How to Check if a Lens Brand Is Legitimate
You can verify whether a contact lens company is registered with the FDA by searching the agency’s online database for establishment registrations and device listings. Enter the company name or a portion of it, and the database will return any matching registered establishments. If nothing comes up, that company’s products have not been registered as required by law.
Beyond the database, here are practical signs that a contact lens seller is operating legally:
- Prescription required. Any legitimate seller will ask for a valid prescription from an eye care provider before dispensing lenses, even cosmetic ones.
- Specific lens parameters. A proper prescription includes the lens brand, base curve, and diameter, not just your vision correction number. These measurements ensure the lens fits your eye safely.
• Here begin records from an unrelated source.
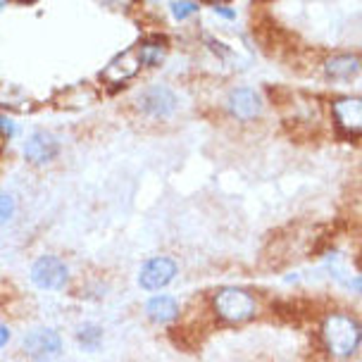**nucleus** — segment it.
Returning <instances> with one entry per match:
<instances>
[{
  "mask_svg": "<svg viewBox=\"0 0 362 362\" xmlns=\"http://www.w3.org/2000/svg\"><path fill=\"white\" fill-rule=\"evenodd\" d=\"M362 329L353 317L334 313L322 322V344L334 358H351L360 348Z\"/></svg>",
  "mask_w": 362,
  "mask_h": 362,
  "instance_id": "f257e3e1",
  "label": "nucleus"
},
{
  "mask_svg": "<svg viewBox=\"0 0 362 362\" xmlns=\"http://www.w3.org/2000/svg\"><path fill=\"white\" fill-rule=\"evenodd\" d=\"M212 310L224 325H245L257 313L255 296L238 286H222L212 296Z\"/></svg>",
  "mask_w": 362,
  "mask_h": 362,
  "instance_id": "f03ea898",
  "label": "nucleus"
},
{
  "mask_svg": "<svg viewBox=\"0 0 362 362\" xmlns=\"http://www.w3.org/2000/svg\"><path fill=\"white\" fill-rule=\"evenodd\" d=\"M31 281L43 291H57L69 281V269L60 257L43 255L31 264Z\"/></svg>",
  "mask_w": 362,
  "mask_h": 362,
  "instance_id": "7ed1b4c3",
  "label": "nucleus"
},
{
  "mask_svg": "<svg viewBox=\"0 0 362 362\" xmlns=\"http://www.w3.org/2000/svg\"><path fill=\"white\" fill-rule=\"evenodd\" d=\"M24 353L36 362H48L62 353V339L55 329L41 327L24 336Z\"/></svg>",
  "mask_w": 362,
  "mask_h": 362,
  "instance_id": "20e7f679",
  "label": "nucleus"
},
{
  "mask_svg": "<svg viewBox=\"0 0 362 362\" xmlns=\"http://www.w3.org/2000/svg\"><path fill=\"white\" fill-rule=\"evenodd\" d=\"M179 274V267L172 257L158 255L144 262V267L139 272V284L146 291H163L167 284H172L174 276Z\"/></svg>",
  "mask_w": 362,
  "mask_h": 362,
  "instance_id": "39448f33",
  "label": "nucleus"
},
{
  "mask_svg": "<svg viewBox=\"0 0 362 362\" xmlns=\"http://www.w3.org/2000/svg\"><path fill=\"white\" fill-rule=\"evenodd\" d=\"M141 67H144V62H141V57H139V50L129 48L124 53H119L115 60L107 62V67L100 72V79L110 83L112 88H117V86H124L127 81H132L134 76L141 72Z\"/></svg>",
  "mask_w": 362,
  "mask_h": 362,
  "instance_id": "423d86ee",
  "label": "nucleus"
},
{
  "mask_svg": "<svg viewBox=\"0 0 362 362\" xmlns=\"http://www.w3.org/2000/svg\"><path fill=\"white\" fill-rule=\"evenodd\" d=\"M332 117L341 134L360 136L362 132V100L358 95H344L332 103Z\"/></svg>",
  "mask_w": 362,
  "mask_h": 362,
  "instance_id": "0eeeda50",
  "label": "nucleus"
},
{
  "mask_svg": "<svg viewBox=\"0 0 362 362\" xmlns=\"http://www.w3.org/2000/svg\"><path fill=\"white\" fill-rule=\"evenodd\" d=\"M136 105L148 117H170L177 110V95L167 86H148L146 90H141Z\"/></svg>",
  "mask_w": 362,
  "mask_h": 362,
  "instance_id": "6e6552de",
  "label": "nucleus"
},
{
  "mask_svg": "<svg viewBox=\"0 0 362 362\" xmlns=\"http://www.w3.org/2000/svg\"><path fill=\"white\" fill-rule=\"evenodd\" d=\"M226 105H229V112L234 115L236 119H243V122H253L262 115L260 93L248 86H238L234 90H229Z\"/></svg>",
  "mask_w": 362,
  "mask_h": 362,
  "instance_id": "1a4fd4ad",
  "label": "nucleus"
},
{
  "mask_svg": "<svg viewBox=\"0 0 362 362\" xmlns=\"http://www.w3.org/2000/svg\"><path fill=\"white\" fill-rule=\"evenodd\" d=\"M57 153H60V144H57L55 136L48 132L31 134L27 139V144H24V158H27V163L36 167L53 163L57 158Z\"/></svg>",
  "mask_w": 362,
  "mask_h": 362,
  "instance_id": "9d476101",
  "label": "nucleus"
},
{
  "mask_svg": "<svg viewBox=\"0 0 362 362\" xmlns=\"http://www.w3.org/2000/svg\"><path fill=\"white\" fill-rule=\"evenodd\" d=\"M325 262H327V272L334 276L336 281L344 284L346 288H351L353 293H360V291H362V279H360L358 269H355L353 264H348L344 253H339V250H332V253L325 257Z\"/></svg>",
  "mask_w": 362,
  "mask_h": 362,
  "instance_id": "9b49d317",
  "label": "nucleus"
},
{
  "mask_svg": "<svg viewBox=\"0 0 362 362\" xmlns=\"http://www.w3.org/2000/svg\"><path fill=\"white\" fill-rule=\"evenodd\" d=\"M146 315L155 325H172L179 320V303L172 296H153L146 303Z\"/></svg>",
  "mask_w": 362,
  "mask_h": 362,
  "instance_id": "f8f14e48",
  "label": "nucleus"
},
{
  "mask_svg": "<svg viewBox=\"0 0 362 362\" xmlns=\"http://www.w3.org/2000/svg\"><path fill=\"white\" fill-rule=\"evenodd\" d=\"M360 72L358 55H334L325 62V74L329 79H353Z\"/></svg>",
  "mask_w": 362,
  "mask_h": 362,
  "instance_id": "ddd939ff",
  "label": "nucleus"
},
{
  "mask_svg": "<svg viewBox=\"0 0 362 362\" xmlns=\"http://www.w3.org/2000/svg\"><path fill=\"white\" fill-rule=\"evenodd\" d=\"M76 341H79L83 351H95L103 341V329L98 325H90V322L88 325H81L79 332H76Z\"/></svg>",
  "mask_w": 362,
  "mask_h": 362,
  "instance_id": "4468645a",
  "label": "nucleus"
},
{
  "mask_svg": "<svg viewBox=\"0 0 362 362\" xmlns=\"http://www.w3.org/2000/svg\"><path fill=\"white\" fill-rule=\"evenodd\" d=\"M136 50H139V57L144 64H160L165 57V45L160 41H144Z\"/></svg>",
  "mask_w": 362,
  "mask_h": 362,
  "instance_id": "2eb2a0df",
  "label": "nucleus"
},
{
  "mask_svg": "<svg viewBox=\"0 0 362 362\" xmlns=\"http://www.w3.org/2000/svg\"><path fill=\"white\" fill-rule=\"evenodd\" d=\"M196 12H198L196 0H174L172 3V15H174V19H179V22L189 19L191 15H196Z\"/></svg>",
  "mask_w": 362,
  "mask_h": 362,
  "instance_id": "dca6fc26",
  "label": "nucleus"
},
{
  "mask_svg": "<svg viewBox=\"0 0 362 362\" xmlns=\"http://www.w3.org/2000/svg\"><path fill=\"white\" fill-rule=\"evenodd\" d=\"M15 198L10 196V193H0V226L8 224L12 217H15Z\"/></svg>",
  "mask_w": 362,
  "mask_h": 362,
  "instance_id": "f3484780",
  "label": "nucleus"
},
{
  "mask_svg": "<svg viewBox=\"0 0 362 362\" xmlns=\"http://www.w3.org/2000/svg\"><path fill=\"white\" fill-rule=\"evenodd\" d=\"M17 134V124L12 122L10 117H0V136H5V139H10V136Z\"/></svg>",
  "mask_w": 362,
  "mask_h": 362,
  "instance_id": "a211bd4d",
  "label": "nucleus"
},
{
  "mask_svg": "<svg viewBox=\"0 0 362 362\" xmlns=\"http://www.w3.org/2000/svg\"><path fill=\"white\" fill-rule=\"evenodd\" d=\"M98 3H103L105 8H112V10H127V8H132L136 0H98Z\"/></svg>",
  "mask_w": 362,
  "mask_h": 362,
  "instance_id": "6ab92c4d",
  "label": "nucleus"
},
{
  "mask_svg": "<svg viewBox=\"0 0 362 362\" xmlns=\"http://www.w3.org/2000/svg\"><path fill=\"white\" fill-rule=\"evenodd\" d=\"M8 341H10V329L5 327L3 322H0V348L8 346Z\"/></svg>",
  "mask_w": 362,
  "mask_h": 362,
  "instance_id": "aec40b11",
  "label": "nucleus"
},
{
  "mask_svg": "<svg viewBox=\"0 0 362 362\" xmlns=\"http://www.w3.org/2000/svg\"><path fill=\"white\" fill-rule=\"evenodd\" d=\"M215 12L219 17H224V19H234L236 17V12L231 10V8H215Z\"/></svg>",
  "mask_w": 362,
  "mask_h": 362,
  "instance_id": "412c9836",
  "label": "nucleus"
},
{
  "mask_svg": "<svg viewBox=\"0 0 362 362\" xmlns=\"http://www.w3.org/2000/svg\"><path fill=\"white\" fill-rule=\"evenodd\" d=\"M5 5H8V0H0V10H3V8H5Z\"/></svg>",
  "mask_w": 362,
  "mask_h": 362,
  "instance_id": "4be33fe9",
  "label": "nucleus"
},
{
  "mask_svg": "<svg viewBox=\"0 0 362 362\" xmlns=\"http://www.w3.org/2000/svg\"><path fill=\"white\" fill-rule=\"evenodd\" d=\"M215 3H219V0H215Z\"/></svg>",
  "mask_w": 362,
  "mask_h": 362,
  "instance_id": "5701e85b",
  "label": "nucleus"
}]
</instances>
- U.S.-based or FDA-registered distributor. The company should be easy to trace to a registered establishment.
Safer Alternatives for Colored Lenses
If you want to change your eye color for cosplay, photography, or everyday wear, FDA-cleared options exist. Brands that sell through licensed eye care providers or verified online retailers with prescription verification are the safest route. You’ll need an eye exam that includes a contact lens fitting, even if your vision is perfect. The exam measures your cornea’s shape and size so the lens sits properly and doesn’t starve your eye of oxygen.
A contact lens prescription typically lasts one to two years, and the fitting appointment is usually quick. The cost of an exam is minor compared to the potential expense of treating a corneal ulcer or infection, which can require weeks of medicated eye drops and, in severe cases, surgery.